--- START Extracted material ---

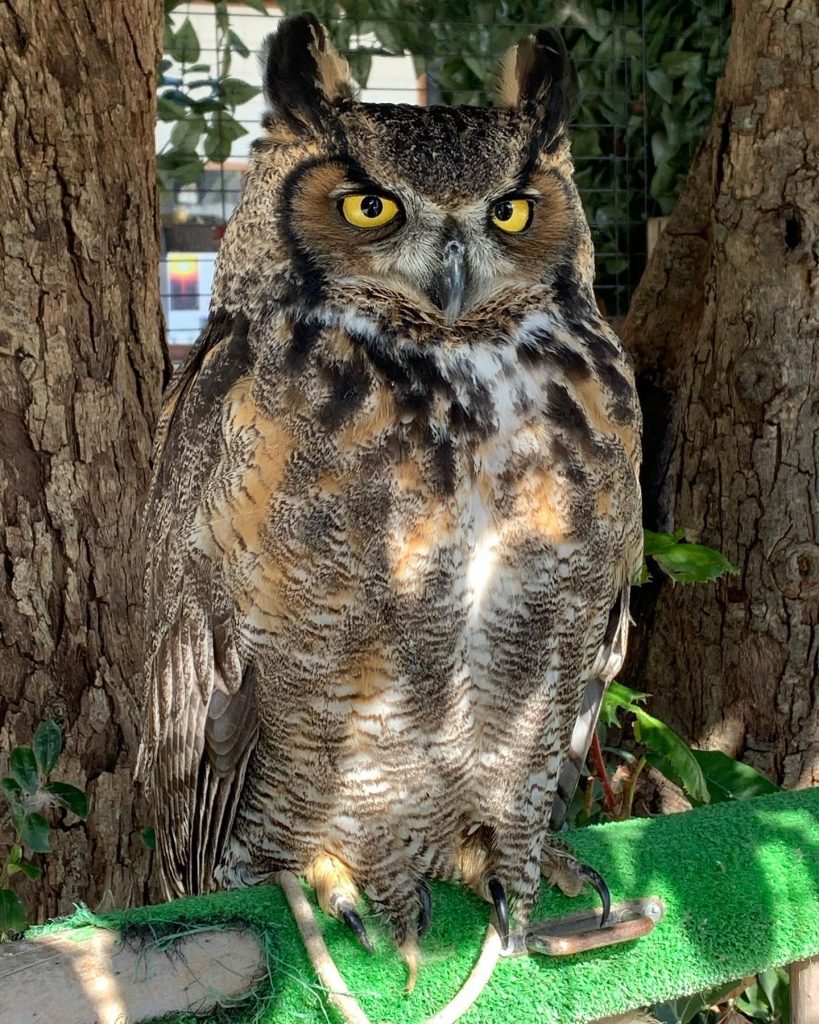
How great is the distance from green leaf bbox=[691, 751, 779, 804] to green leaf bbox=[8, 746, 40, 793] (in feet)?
3.83

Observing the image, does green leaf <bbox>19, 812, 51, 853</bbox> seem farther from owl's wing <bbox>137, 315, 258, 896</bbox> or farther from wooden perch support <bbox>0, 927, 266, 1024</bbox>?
wooden perch support <bbox>0, 927, 266, 1024</bbox>

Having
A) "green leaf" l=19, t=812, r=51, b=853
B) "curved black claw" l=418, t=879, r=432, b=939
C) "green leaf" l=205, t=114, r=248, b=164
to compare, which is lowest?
"green leaf" l=19, t=812, r=51, b=853

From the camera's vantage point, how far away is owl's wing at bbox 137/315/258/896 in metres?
1.34

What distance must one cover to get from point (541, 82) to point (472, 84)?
1867 mm

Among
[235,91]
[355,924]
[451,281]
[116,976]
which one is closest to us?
[116,976]

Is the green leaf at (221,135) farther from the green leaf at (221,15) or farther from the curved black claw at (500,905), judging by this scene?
the curved black claw at (500,905)

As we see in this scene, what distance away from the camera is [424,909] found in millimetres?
1429

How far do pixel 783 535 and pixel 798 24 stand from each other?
110 cm

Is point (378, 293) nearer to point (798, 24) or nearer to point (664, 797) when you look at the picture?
point (798, 24)

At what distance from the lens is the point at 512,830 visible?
4.78 feet

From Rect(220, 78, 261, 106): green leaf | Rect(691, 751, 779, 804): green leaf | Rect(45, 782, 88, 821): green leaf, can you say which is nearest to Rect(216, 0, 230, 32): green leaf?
Rect(220, 78, 261, 106): green leaf

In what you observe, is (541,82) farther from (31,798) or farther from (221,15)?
(221,15)

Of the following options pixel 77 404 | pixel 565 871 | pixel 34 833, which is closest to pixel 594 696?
pixel 565 871

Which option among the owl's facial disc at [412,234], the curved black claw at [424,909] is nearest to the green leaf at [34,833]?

--- END Extracted material ---

▸ **Task instructions**: Set out every line of the records above as a numbered list, omitting blank lines and leaving out the pictures.

▸ **Finished answer**:
1. How great is the distance from green leaf bbox=[691, 751, 779, 804] to green leaf bbox=[8, 746, 40, 793] (in feet)?
2. 3.83
3. Observing the image, does green leaf <bbox>19, 812, 51, 853</bbox> seem farther from owl's wing <bbox>137, 315, 258, 896</bbox> or farther from wooden perch support <bbox>0, 927, 266, 1024</bbox>?
4. wooden perch support <bbox>0, 927, 266, 1024</bbox>
5. Having
6. A) "green leaf" l=19, t=812, r=51, b=853
7. B) "curved black claw" l=418, t=879, r=432, b=939
8. C) "green leaf" l=205, t=114, r=248, b=164
9. to compare, which is lowest?
10. "green leaf" l=19, t=812, r=51, b=853
11. From the camera's vantage point, how far away is owl's wing at bbox 137/315/258/896 in metres?
12. 1.34
13. What distance must one cover to get from point (541, 82) to point (472, 84)?
14. 1867 mm
15. Among
16. [235,91]
17. [355,924]
18. [451,281]
19. [116,976]
20. which one is closest to us?
21. [116,976]
22. Is the green leaf at (221,135) farther from the green leaf at (221,15) or farther from the curved black claw at (500,905), judging by this scene?
23. the curved black claw at (500,905)
24. As we see in this scene, what distance away from the camera is [424,909] found in millimetres?
25. 1429
26. How far do pixel 783 535 and pixel 798 24 stand from each other?
27. 110 cm
28. Is point (378, 293) nearer to point (798, 24) or nearer to point (664, 797) when you look at the picture?
29. point (798, 24)
30. At what distance from the lens is the point at 512,830 visible?
31. 4.78 feet
32. From Rect(220, 78, 261, 106): green leaf | Rect(691, 751, 779, 804): green leaf | Rect(45, 782, 88, 821): green leaf, can you say which is nearest to Rect(216, 0, 230, 32): green leaf?
33. Rect(220, 78, 261, 106): green leaf
34. In what you observe, is (541,82) farther from (31,798) or farther from (221,15)?
35. (221,15)
36. Of the following options pixel 77 404 | pixel 565 871 | pixel 34 833, which is closest to pixel 594 696?
37. pixel 565 871
38. Which option among the owl's facial disc at [412,234], the curved black claw at [424,909] is nearest to the green leaf at [34,833]?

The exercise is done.